[Extracted records]
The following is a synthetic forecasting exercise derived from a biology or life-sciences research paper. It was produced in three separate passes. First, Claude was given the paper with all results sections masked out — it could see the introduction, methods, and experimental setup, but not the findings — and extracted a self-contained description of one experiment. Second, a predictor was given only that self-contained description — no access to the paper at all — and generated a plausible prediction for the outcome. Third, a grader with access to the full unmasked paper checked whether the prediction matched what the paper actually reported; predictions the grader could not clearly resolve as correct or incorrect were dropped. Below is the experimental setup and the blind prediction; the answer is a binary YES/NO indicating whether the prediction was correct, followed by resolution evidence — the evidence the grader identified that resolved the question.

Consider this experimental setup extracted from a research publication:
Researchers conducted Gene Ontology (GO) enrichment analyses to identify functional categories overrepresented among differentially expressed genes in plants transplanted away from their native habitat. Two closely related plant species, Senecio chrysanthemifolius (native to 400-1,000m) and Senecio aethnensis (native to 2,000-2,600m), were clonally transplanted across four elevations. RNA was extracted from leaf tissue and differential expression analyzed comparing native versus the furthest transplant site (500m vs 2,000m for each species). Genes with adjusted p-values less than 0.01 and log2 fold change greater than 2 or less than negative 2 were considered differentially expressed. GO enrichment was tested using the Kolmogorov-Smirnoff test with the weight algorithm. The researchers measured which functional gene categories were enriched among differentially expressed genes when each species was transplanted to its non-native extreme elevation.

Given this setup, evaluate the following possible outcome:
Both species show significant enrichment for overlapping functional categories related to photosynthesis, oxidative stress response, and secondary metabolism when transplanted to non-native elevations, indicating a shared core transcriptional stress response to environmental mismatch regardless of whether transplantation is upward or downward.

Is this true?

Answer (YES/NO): NO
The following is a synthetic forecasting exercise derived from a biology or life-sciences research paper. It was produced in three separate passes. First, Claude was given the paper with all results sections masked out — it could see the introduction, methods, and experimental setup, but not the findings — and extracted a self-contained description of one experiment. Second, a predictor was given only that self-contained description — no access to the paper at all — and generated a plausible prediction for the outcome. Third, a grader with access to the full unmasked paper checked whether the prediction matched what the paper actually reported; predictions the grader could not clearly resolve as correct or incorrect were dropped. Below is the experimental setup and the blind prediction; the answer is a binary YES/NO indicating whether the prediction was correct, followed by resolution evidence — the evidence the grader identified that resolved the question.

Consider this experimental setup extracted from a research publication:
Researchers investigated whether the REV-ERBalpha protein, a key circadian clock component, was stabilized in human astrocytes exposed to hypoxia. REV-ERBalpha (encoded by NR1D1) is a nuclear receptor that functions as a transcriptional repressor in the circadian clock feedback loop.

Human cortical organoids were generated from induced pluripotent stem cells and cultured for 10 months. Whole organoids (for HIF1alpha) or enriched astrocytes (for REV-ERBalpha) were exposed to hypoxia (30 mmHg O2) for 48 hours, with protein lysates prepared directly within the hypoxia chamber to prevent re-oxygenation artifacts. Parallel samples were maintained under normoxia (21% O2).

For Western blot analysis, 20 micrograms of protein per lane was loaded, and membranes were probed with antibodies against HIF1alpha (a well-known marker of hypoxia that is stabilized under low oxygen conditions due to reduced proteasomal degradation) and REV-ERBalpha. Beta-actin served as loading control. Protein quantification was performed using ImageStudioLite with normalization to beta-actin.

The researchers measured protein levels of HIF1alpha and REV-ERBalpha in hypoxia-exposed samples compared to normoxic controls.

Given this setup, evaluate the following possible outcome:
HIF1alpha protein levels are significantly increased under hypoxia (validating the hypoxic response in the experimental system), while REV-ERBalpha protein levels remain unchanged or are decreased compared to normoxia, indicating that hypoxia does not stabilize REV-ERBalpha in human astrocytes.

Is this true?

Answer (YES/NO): NO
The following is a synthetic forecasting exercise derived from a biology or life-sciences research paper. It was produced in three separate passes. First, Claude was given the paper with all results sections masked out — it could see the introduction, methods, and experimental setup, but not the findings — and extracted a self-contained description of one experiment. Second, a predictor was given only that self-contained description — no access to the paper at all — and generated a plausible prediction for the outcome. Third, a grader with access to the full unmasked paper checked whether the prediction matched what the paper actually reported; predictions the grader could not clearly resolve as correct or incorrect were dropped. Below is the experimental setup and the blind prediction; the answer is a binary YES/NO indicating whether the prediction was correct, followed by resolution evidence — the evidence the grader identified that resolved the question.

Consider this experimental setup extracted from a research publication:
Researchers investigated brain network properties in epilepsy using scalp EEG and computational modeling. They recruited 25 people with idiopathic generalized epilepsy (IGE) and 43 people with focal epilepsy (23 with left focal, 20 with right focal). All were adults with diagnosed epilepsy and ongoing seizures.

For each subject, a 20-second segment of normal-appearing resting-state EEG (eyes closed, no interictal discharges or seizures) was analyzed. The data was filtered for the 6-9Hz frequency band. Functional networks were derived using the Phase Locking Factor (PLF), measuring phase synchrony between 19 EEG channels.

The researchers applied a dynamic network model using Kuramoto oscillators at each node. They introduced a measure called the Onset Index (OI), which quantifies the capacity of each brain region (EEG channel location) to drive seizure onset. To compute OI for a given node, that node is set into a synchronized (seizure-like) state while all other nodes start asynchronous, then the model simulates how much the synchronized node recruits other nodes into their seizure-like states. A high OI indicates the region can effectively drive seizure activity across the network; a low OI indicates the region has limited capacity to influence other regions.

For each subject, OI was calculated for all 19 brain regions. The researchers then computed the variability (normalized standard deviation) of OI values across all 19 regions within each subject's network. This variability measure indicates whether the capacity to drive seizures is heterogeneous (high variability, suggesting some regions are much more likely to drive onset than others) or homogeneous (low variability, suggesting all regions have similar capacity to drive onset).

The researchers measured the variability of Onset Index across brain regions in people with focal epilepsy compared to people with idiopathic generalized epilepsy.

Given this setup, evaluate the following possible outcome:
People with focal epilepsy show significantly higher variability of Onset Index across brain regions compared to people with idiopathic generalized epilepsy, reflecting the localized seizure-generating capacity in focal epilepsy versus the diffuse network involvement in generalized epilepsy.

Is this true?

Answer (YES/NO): YES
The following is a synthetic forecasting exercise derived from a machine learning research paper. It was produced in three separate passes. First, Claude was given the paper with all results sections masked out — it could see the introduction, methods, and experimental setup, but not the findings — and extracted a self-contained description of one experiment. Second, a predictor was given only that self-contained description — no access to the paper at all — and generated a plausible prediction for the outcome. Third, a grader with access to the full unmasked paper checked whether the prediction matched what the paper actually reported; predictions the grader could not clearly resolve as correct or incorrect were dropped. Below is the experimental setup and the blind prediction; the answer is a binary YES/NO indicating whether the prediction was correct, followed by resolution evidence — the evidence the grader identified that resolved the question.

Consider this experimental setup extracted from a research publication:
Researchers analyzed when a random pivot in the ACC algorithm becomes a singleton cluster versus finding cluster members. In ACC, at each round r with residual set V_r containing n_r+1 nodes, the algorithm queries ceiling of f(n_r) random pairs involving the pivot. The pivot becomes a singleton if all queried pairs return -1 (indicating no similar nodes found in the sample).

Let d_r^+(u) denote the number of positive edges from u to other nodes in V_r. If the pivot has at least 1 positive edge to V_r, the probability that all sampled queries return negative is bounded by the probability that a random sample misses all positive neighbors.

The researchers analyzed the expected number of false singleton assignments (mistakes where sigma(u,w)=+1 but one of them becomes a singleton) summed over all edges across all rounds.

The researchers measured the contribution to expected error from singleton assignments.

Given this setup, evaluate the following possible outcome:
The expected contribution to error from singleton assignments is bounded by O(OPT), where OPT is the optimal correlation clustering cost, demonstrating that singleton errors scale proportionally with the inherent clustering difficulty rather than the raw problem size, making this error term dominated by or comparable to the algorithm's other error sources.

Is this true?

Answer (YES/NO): NO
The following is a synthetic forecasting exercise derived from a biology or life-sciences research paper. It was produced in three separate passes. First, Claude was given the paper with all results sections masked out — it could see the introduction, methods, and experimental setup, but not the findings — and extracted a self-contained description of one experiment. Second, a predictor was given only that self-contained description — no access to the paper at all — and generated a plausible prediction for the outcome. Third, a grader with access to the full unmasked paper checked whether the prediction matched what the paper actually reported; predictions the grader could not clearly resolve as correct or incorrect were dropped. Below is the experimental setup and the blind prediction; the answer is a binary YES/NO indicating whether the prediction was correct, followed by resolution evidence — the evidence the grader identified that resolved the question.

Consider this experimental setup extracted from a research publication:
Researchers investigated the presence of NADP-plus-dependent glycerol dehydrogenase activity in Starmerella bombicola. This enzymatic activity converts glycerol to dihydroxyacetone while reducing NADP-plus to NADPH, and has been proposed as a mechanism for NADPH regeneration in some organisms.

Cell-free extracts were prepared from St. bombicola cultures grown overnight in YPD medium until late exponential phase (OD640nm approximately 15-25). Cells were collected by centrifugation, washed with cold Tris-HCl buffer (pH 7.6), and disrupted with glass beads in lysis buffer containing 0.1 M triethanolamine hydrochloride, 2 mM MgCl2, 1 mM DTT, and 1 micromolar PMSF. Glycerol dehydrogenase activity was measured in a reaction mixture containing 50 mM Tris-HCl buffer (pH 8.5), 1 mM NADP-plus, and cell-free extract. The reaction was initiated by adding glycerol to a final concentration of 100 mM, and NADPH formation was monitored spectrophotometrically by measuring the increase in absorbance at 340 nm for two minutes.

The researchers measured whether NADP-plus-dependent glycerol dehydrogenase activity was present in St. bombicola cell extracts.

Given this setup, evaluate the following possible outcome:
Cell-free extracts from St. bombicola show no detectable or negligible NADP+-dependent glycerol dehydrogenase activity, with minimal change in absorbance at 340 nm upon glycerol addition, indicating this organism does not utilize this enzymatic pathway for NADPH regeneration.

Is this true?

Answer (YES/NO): YES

**Instructions for the task**. Where a line of the data includes the string "regeneration", list that line.

**Task output**.
Researchers investigated the presence of NADP-plus-dependent glycerol dehydrogenase activity in Starmerella bombicola. This enzymatic activity converts glycerol to dihydroxyacetone while reducing NADP-plus to NADPH, and has been proposed as a mechanism for NADPH regeneration in some organisms.
Cell-free extracts from St. bombicola show no detectable or negligible NADP+-dependent glycerol dehydrogenase activity, with minimal change in absorbance at 340 nm upon glycerol addition, indicating this organism does not utilize this enzymatic pathway for NADPH regeneration.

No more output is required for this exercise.